▸ What the exercise asks: Among the records below, find the line that has "瓦格斯？瓦格斯最希望加盟的还是意甲尤文图斯"; from there, give the lines again exactly, and stop after the line that has "Earth's Seasons and Equinoxes".

▸ The data:
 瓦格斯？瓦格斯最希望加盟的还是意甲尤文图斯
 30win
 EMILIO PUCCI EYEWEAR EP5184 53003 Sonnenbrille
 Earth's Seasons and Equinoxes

* * *

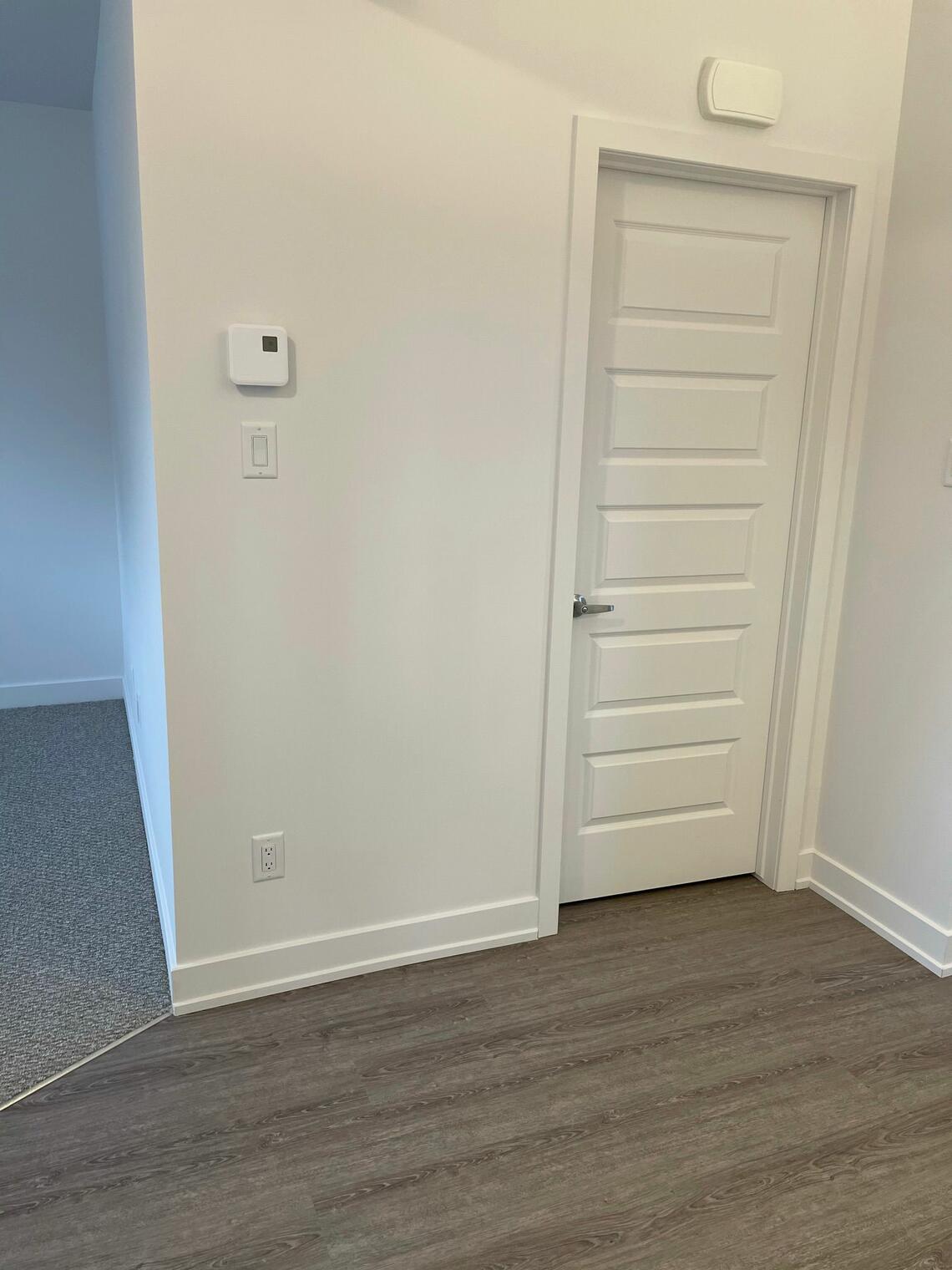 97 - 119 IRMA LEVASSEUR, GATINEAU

▸ Solved exercise:
 瓦格斯？瓦格斯最希望加盟的还是意甲尤文图斯
 30win
 EMILIO PUCCI EYEWEAR EP5184 53003 Sonnenbrille
 Earth's Seasons and Equinoxes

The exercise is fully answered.